Ralph approached dubiously. “It’s a beauty,” he said when he’d had a chance to examine it under the street lamp. “I can’t afford it, though, Sully.”
“Sure, you can,” Sully told him. “I got it for n
othing.”
“It’s true,” Peter said, surprising Sully, who hadn’t expected such easy complicity. He’d half expected Vera’s stern moral training to reassert itself, for Peter to confess to Ralph that the snowblower was stolen. Instead, there he was, grinning mischievously beneath the halo of lamplight.
“I might want to borrow it sometimes,” Sully warned. “Like every time it snows real hard.”
“Sure,” Ralph said.
Together the three men unloaded the snowblower, put it safely into Ralph’s garage, where, unless Carl Roebuck conducted a house-to-house search, it would be safe for a while. The three men stood in the dark garage, staring at the stolen snowblower.
“Awful good of you, Sully,” Ralph said. “I’m sure Vera’d want me to thank you for her too.”

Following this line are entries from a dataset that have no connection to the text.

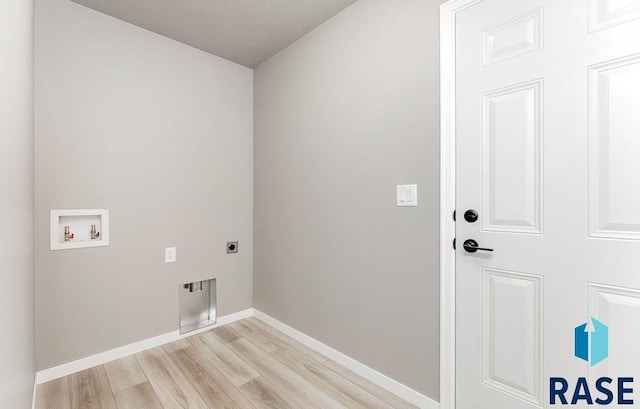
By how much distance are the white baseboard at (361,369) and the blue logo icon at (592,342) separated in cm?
76

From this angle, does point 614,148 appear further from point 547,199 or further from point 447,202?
point 447,202

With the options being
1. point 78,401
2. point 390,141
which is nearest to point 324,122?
point 390,141

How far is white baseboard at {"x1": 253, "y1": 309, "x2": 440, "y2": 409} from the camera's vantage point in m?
1.63

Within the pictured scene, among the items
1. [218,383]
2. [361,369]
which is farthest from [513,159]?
[218,383]

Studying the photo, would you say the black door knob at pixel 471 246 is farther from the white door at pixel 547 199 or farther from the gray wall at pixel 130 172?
the gray wall at pixel 130 172

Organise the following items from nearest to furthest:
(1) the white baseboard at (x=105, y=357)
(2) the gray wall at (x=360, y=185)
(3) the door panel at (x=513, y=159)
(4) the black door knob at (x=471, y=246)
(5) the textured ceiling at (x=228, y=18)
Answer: (3) the door panel at (x=513, y=159)
(4) the black door knob at (x=471, y=246)
(2) the gray wall at (x=360, y=185)
(1) the white baseboard at (x=105, y=357)
(5) the textured ceiling at (x=228, y=18)

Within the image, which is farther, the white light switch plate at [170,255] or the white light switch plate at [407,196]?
the white light switch plate at [170,255]

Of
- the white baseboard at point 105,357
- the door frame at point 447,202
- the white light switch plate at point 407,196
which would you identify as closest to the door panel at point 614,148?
the door frame at point 447,202

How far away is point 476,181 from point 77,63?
105 inches

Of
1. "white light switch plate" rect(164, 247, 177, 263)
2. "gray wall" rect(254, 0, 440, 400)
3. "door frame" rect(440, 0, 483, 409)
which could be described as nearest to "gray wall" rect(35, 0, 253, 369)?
"white light switch plate" rect(164, 247, 177, 263)

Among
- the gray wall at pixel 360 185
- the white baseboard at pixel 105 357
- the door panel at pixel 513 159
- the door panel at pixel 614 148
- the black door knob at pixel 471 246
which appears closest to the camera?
the door panel at pixel 614 148

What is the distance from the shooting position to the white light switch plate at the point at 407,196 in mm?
1657

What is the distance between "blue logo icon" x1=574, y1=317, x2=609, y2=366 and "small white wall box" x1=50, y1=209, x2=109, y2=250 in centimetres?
279

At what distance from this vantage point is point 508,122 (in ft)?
4.42
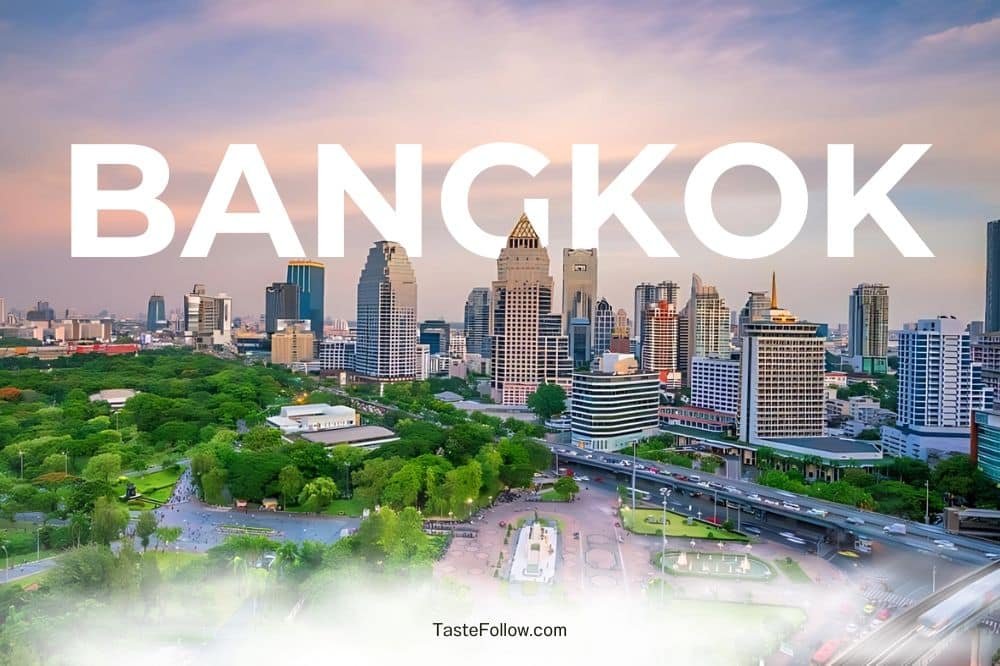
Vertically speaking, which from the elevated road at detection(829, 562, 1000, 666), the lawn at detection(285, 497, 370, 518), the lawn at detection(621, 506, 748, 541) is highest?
the elevated road at detection(829, 562, 1000, 666)

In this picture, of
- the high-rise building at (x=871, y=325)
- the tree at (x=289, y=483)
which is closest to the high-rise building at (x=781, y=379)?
the tree at (x=289, y=483)

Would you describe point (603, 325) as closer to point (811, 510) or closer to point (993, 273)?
point (993, 273)

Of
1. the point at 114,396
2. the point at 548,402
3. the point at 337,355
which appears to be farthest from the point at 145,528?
the point at 337,355

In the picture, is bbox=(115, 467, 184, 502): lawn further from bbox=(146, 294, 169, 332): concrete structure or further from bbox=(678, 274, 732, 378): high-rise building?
bbox=(146, 294, 169, 332): concrete structure

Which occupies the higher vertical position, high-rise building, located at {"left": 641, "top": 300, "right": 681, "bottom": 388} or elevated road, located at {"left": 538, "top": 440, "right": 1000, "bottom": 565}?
high-rise building, located at {"left": 641, "top": 300, "right": 681, "bottom": 388}

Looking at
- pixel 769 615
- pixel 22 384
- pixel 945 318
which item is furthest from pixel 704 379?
pixel 22 384

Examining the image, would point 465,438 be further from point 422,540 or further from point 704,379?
point 704,379

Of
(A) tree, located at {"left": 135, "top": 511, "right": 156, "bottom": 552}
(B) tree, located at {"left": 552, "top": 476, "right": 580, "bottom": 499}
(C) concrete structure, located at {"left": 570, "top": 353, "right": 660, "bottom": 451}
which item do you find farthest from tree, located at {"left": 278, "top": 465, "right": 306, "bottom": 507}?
(C) concrete structure, located at {"left": 570, "top": 353, "right": 660, "bottom": 451}
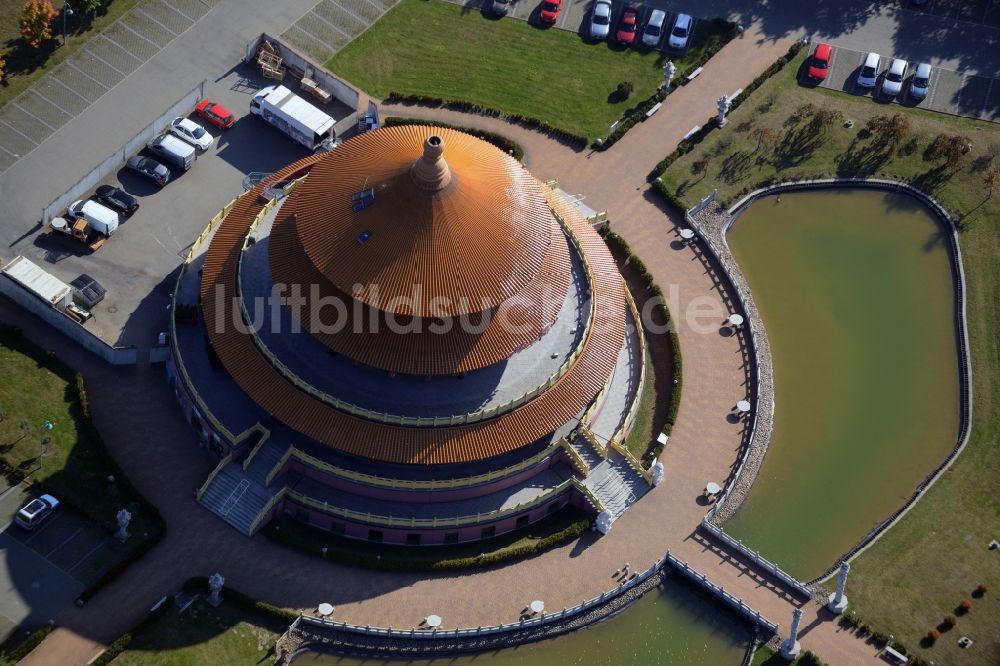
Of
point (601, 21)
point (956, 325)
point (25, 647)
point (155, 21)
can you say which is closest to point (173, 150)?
point (155, 21)

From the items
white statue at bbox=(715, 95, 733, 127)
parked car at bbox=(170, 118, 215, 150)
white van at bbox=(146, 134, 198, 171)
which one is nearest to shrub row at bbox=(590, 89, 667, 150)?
white statue at bbox=(715, 95, 733, 127)

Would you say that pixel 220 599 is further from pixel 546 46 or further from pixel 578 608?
pixel 546 46

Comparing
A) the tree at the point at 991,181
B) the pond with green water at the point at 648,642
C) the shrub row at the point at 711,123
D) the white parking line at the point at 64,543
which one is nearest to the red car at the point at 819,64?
the shrub row at the point at 711,123

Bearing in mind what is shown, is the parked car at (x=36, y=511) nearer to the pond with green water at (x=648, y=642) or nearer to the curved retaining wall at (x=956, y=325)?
the pond with green water at (x=648, y=642)

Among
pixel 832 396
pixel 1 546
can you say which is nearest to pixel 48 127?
pixel 1 546

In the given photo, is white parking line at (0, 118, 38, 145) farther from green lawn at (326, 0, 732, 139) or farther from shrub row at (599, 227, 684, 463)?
shrub row at (599, 227, 684, 463)

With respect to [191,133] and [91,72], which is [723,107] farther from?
[91,72]
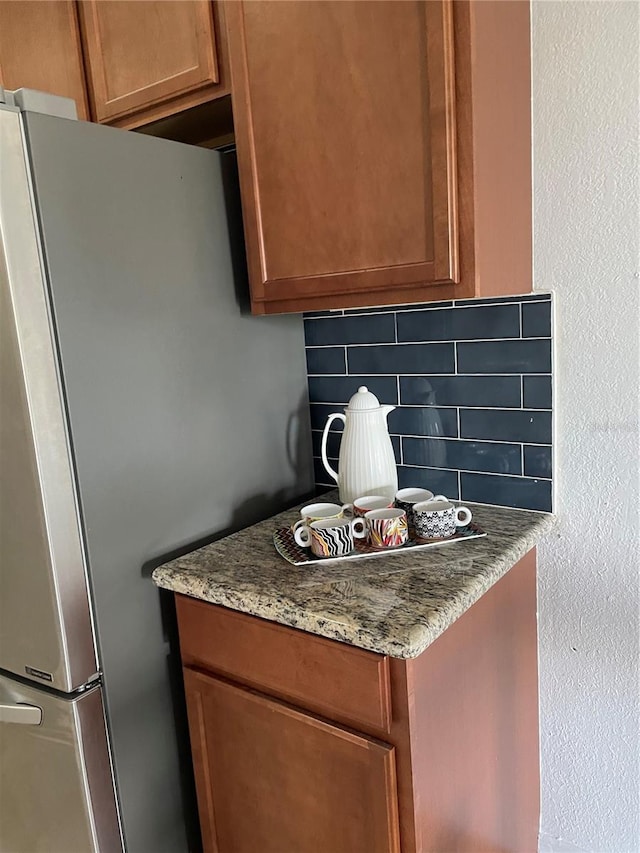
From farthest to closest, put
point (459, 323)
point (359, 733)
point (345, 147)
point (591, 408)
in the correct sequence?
point (459, 323) < point (591, 408) < point (345, 147) < point (359, 733)

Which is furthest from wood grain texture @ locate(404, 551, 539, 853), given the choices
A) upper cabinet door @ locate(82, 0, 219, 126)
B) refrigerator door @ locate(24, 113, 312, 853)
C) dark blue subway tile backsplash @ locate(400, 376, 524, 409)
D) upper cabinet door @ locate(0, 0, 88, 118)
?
upper cabinet door @ locate(0, 0, 88, 118)

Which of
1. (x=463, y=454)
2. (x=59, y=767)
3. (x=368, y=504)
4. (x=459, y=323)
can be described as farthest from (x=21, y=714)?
(x=459, y=323)

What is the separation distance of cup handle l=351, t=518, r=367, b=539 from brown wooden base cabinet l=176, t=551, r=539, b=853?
0.78 ft

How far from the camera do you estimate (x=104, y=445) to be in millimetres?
1138

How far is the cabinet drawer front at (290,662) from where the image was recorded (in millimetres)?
967

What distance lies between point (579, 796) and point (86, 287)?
1.45 m

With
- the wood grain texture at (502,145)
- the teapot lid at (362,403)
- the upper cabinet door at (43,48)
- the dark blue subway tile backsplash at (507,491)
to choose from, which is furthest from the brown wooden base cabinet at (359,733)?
the upper cabinet door at (43,48)

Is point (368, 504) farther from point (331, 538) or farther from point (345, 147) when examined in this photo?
point (345, 147)

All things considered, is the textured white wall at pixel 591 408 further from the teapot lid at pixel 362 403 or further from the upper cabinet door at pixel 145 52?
the upper cabinet door at pixel 145 52

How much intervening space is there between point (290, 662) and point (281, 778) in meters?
0.24

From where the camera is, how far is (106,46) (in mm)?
1373

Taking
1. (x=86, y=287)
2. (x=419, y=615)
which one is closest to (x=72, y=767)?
(x=419, y=615)

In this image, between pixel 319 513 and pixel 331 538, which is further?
pixel 319 513

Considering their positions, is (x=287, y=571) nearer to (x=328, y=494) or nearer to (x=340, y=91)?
(x=328, y=494)
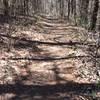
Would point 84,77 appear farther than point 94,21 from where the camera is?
No

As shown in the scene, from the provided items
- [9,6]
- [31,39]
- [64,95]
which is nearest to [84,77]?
[64,95]

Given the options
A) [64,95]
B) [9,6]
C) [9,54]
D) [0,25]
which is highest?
[9,6]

“If you’re sure.” Sully grinned. “Tell her she’s welcome.”
“Where is she?” Peter said, his voice confidential, as if a normal tone of voice might possess the power to conjure her into their midst.
“Asleep, finally,” Ralph said, as if he shared his stepson’s fear.
“Some day, huh?” Sully said.
They all agreed it had been a humdinger.
“Charlotte didn’t call, did she?” Peter said.
Ralph shook his head. “I still can’t believe she went off and left you here.” Clearly, he’d never heard of a woman doing anything like this to her husband before, and even after a lifetime of women doing things that surprised him, he’d been unprepared for this one.